_GIVEN REQUEST_
Set down again, unchanged, the rows from the line containing "From the photo, would" down to the line containing "5. [111,45]", with both of those lines included.
─── DATASET EXTRACT ───
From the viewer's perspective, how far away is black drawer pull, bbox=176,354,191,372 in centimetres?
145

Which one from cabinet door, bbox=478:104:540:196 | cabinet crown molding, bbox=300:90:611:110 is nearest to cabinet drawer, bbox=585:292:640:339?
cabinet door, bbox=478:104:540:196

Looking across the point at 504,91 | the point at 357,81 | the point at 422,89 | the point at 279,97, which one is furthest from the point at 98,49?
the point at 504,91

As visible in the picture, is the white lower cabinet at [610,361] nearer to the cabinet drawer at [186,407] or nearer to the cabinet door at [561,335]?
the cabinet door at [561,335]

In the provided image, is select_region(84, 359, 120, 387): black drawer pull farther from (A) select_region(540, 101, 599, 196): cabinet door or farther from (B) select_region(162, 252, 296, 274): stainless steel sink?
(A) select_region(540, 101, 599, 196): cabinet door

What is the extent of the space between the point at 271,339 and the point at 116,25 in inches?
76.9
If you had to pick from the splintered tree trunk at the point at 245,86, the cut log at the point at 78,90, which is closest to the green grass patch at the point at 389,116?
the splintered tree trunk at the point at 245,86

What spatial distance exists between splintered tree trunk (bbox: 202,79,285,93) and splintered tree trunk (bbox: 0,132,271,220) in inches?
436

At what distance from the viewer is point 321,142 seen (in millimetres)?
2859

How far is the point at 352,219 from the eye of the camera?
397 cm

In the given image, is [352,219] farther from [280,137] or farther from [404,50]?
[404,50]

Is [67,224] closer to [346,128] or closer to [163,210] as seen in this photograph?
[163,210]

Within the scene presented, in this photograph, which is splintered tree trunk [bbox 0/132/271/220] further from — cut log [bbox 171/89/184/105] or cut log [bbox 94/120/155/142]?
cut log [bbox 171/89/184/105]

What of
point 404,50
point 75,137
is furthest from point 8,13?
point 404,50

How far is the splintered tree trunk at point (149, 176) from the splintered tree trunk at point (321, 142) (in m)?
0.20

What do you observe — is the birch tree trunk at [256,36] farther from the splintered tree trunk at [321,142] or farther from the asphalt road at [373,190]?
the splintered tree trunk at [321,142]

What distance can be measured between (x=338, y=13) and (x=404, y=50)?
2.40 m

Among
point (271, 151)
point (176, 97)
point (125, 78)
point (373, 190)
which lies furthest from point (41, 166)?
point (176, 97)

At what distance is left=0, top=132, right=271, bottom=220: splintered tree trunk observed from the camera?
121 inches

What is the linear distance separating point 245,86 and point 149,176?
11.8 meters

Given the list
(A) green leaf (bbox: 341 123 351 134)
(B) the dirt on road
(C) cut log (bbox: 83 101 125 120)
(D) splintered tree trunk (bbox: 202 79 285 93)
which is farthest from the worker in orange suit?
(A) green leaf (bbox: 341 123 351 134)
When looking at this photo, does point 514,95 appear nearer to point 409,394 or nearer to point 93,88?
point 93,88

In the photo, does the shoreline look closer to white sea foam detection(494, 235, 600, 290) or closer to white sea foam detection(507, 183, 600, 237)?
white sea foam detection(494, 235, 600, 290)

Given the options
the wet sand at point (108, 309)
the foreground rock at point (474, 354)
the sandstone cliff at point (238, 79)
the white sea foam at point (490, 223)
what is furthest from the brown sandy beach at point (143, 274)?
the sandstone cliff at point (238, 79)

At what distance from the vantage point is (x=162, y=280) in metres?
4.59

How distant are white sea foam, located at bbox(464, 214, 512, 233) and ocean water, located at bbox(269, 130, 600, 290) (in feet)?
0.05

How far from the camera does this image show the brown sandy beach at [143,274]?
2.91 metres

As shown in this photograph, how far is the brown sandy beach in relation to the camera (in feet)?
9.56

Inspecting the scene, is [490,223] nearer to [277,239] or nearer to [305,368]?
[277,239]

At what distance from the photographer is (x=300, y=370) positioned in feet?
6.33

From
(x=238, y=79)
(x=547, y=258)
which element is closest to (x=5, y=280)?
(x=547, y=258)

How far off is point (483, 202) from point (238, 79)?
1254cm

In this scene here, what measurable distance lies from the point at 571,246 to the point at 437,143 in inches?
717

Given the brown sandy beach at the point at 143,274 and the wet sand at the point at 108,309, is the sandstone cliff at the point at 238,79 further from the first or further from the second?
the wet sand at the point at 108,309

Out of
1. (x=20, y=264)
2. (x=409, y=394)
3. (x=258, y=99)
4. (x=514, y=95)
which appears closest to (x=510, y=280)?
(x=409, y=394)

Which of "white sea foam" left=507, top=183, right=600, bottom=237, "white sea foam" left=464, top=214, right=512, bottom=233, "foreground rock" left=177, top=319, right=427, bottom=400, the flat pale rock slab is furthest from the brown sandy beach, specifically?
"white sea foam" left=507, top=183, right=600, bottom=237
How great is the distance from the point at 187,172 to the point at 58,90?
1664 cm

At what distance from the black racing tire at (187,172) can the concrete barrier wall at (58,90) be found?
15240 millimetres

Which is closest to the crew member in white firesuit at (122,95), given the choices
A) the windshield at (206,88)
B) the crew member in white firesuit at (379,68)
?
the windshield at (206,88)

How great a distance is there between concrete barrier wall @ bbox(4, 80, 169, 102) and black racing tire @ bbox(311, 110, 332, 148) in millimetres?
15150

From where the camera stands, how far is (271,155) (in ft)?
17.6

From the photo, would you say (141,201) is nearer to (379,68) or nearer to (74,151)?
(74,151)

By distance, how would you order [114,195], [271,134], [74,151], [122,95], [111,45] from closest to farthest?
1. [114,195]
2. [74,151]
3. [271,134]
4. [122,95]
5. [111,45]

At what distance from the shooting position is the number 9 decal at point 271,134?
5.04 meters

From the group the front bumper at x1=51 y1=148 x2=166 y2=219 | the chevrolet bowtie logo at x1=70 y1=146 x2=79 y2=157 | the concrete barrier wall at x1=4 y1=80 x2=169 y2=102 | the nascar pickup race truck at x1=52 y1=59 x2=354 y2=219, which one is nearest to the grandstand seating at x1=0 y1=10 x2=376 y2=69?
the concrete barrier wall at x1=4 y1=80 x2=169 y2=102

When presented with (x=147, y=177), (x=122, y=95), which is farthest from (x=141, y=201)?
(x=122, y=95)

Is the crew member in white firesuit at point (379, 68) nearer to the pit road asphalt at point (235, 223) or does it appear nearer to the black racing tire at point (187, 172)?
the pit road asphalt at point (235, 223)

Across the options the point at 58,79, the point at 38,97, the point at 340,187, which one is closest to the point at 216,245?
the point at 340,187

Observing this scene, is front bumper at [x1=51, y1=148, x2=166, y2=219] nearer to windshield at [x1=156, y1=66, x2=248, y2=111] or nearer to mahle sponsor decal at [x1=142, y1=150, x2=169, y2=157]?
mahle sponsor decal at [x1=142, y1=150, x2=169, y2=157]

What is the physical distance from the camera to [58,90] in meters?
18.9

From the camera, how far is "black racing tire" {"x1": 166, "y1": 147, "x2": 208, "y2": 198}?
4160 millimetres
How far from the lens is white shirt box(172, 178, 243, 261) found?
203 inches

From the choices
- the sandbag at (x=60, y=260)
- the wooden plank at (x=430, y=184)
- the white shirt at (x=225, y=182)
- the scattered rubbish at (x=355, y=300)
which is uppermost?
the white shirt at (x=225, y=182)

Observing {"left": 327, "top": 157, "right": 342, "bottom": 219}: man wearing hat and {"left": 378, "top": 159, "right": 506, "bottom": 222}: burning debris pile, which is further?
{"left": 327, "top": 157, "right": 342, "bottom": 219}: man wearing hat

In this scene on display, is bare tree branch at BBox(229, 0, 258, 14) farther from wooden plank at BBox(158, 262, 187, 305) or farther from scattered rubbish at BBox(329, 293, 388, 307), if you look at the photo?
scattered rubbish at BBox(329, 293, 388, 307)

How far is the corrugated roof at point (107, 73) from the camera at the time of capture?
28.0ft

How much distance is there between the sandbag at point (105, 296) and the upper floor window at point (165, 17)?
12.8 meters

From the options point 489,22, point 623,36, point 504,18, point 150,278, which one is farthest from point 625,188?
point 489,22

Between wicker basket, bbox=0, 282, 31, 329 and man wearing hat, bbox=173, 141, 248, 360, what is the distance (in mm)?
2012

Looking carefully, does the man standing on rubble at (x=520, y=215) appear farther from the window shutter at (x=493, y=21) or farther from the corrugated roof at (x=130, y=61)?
───
_EXERCISE RESPONSE_
From the photo, would you say (141,201) is nearer to (379,68) or nearer to (74,151)?
(74,151)

By distance, how would you order [114,195], [271,134], [74,151], [122,95], [111,45] from closest to farthest?
1. [114,195]
2. [74,151]
3. [271,134]
4. [122,95]
5. [111,45]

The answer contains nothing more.